── Extrait cité ──

Que nous voulions le baptiser trumpisme, nationalisme blanc, populisme de droite, néofascisme, ou tout ce qui précède, il est clair que cette bouillie toxique fait maintenant partie du paysage même si nous savons aussi maintenant que le trumpisme n’est pas invincible. Nous pouvons tirer quelques enseignements des quatre années du mandat de Trump.

 

1- Une personnalité autoritaire comme Trump peut gagner des élections

Il est certain que les États-Unis ne sont jamais « devenus fascistes ». Le gouvernement fédéral n’est jamais devenu un État fasciste, comme certains le craignaient en 2016.  Trump était bien trop indiscipliné et politiquement maladroit pour mettre à bas les règles démocratiques libérales profondément ancrées dans le pays (même s’il a fait énormément de dégâts). Il ne semblait même pas avoir une feuille de route cohérente en tête.

Pour certains d’entre nous qui étudient le fascisme, le verbiage de Trump ainsi que son tempérament évoquent de troublantes réminiscences. Trump n’était pas un militaire ou un homme passé par l’armée comme les dictateurs fascistes européens des années 1930. Contrairement à Franco, Hitler et Mussolini, la gloire militaire n’a jamais été au centre de son identité. Heureusement pour nous tous, son profond mépris élitiste envers les militaires lui a aliéné le soutien de ceux qui sont en charge de l’armement le plus meurtrier que possèdent les États-Unis.

Mais les références fascistes de la force, la race, la nation, la violence, l’action sont au centre d’une rhétorique avec tout ce que cela comporte : des tendances clairement autoritaires, des intonations apocalyptiques et des attaques visant les cibles historiques et traditionnelles des fascismes, passés et présents. L’économie ennuie les fascistes et leurs partisans. En observant l’intégralité de ses discours lors de ses apparitions publiques, il est frappant de noter que ce candidat républicain ne mentionne guère les impôts, les libertés individuelles et publiques, la démocratie.

───

**Consigne A**
D'après l'extrait sur le trumpisme, quels sujets le candidat républicain évoque-t-il à peine dans ses discours ?
**Consigne B**
Traduisez en anglais cette phrase de l'extrait sur le trumpisme : « L’économie ennuie les fascistes et leurs partisans. »
**Consigne C**
Recopiez, s'il vous plaît, le passage de l'extrait sur le trumpisme qui s'ouvre sur les mots « 1- Une personnalité » et se ferme sur « cohérente en tête. ».
Ces entrées n'ont aucun lien avec l'extrait sur le trumpisme.

── Données fournies ──

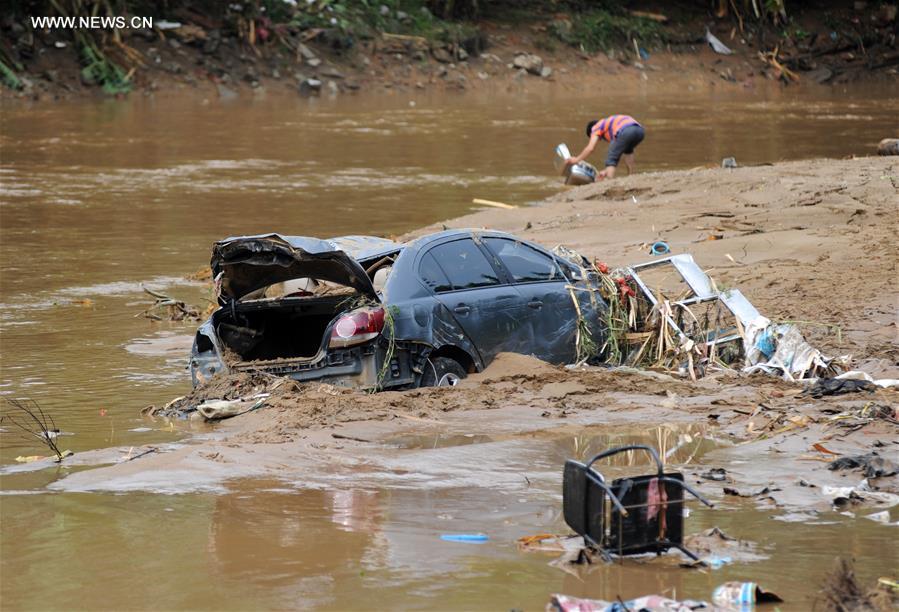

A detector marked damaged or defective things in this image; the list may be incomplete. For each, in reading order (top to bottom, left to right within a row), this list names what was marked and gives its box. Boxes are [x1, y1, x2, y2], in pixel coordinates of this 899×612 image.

destroyed black car [192, 230, 608, 388]
damaged furniture [568, 442, 712, 560]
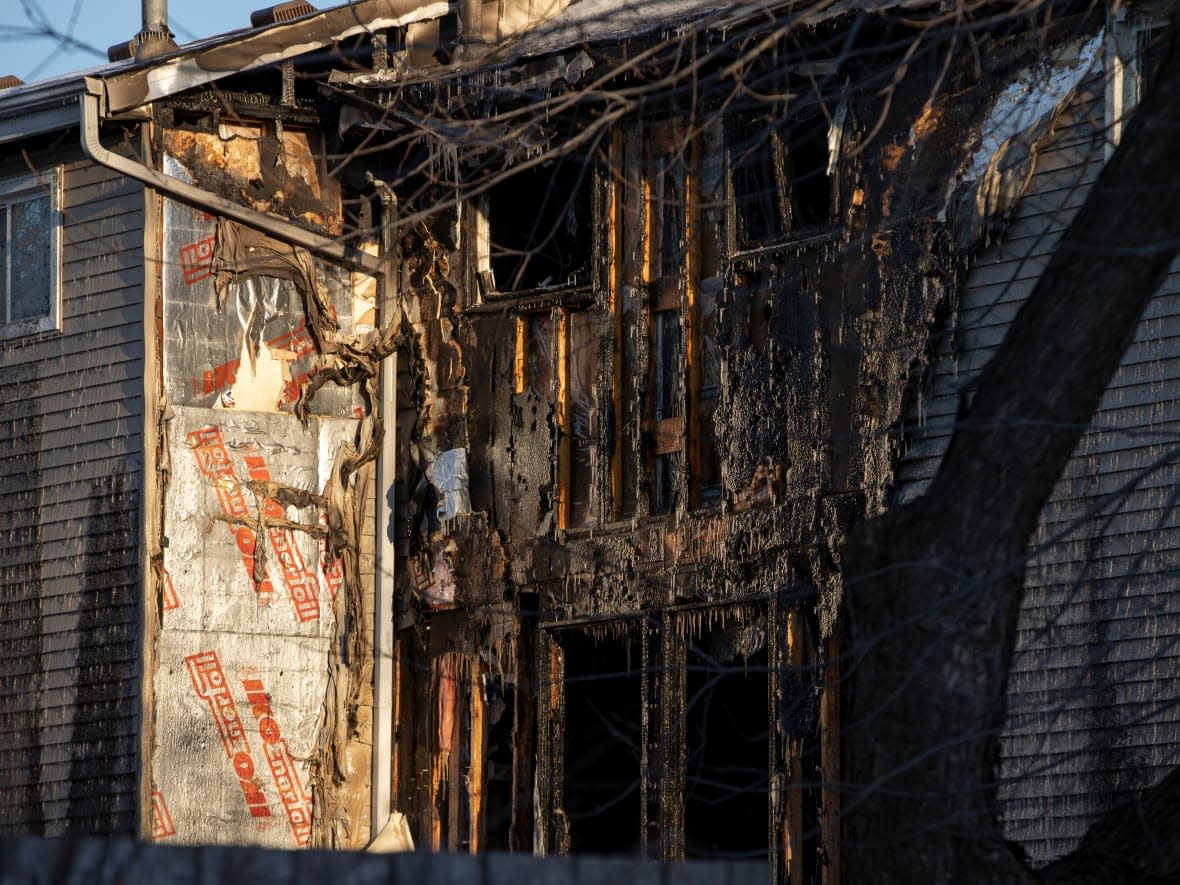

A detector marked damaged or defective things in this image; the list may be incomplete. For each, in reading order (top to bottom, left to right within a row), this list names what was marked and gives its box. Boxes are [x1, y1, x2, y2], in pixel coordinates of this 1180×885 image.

burned window frame [0, 167, 62, 340]
damaged roofline [80, 78, 384, 276]
charred exterior wall [0, 148, 146, 832]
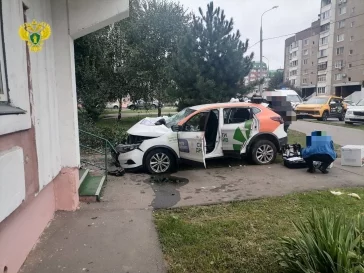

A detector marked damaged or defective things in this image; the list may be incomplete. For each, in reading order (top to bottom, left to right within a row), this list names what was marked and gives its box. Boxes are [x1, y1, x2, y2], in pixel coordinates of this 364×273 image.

broken windshield [166, 107, 196, 127]
crashed white car [346, 97, 364, 124]
crashed white car [114, 101, 288, 173]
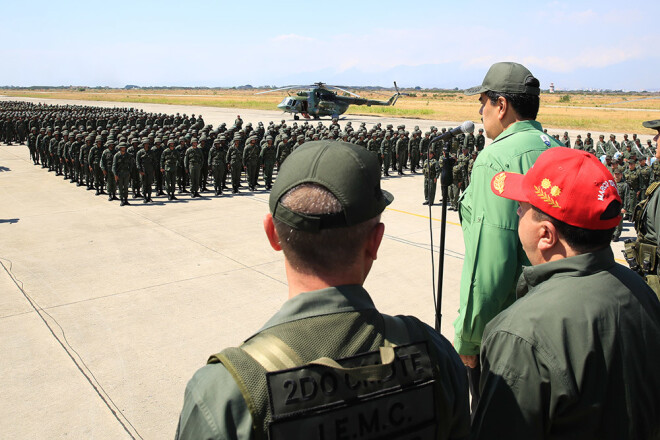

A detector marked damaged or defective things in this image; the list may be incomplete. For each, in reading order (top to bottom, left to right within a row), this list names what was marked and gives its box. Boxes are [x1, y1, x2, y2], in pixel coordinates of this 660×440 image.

───

**Réponse A**
Les impôts, les libertés individuelles et publiques, et la démocratie.

**Réponse B**
The economy bores fascists and their supporters.

**Réponse C**
1- Une personnalité autoritaire comme Trump peut gagner des élections

Il est certain que les États-Unis ne sont jamais « devenus fascistes ». Le gouvernement fédéral n’est jamais devenu un État fasciste, comme certains le craignaient en 2016.  Trump était bien trop indiscipliné et politiquement maladroit pour mettre à bas les règles démocratiques libérales profondément ancrées dans le pays (même s’il a fait énormément de dégâts). Il ne semblait même pas avoir une feuille de route cohérente en tête.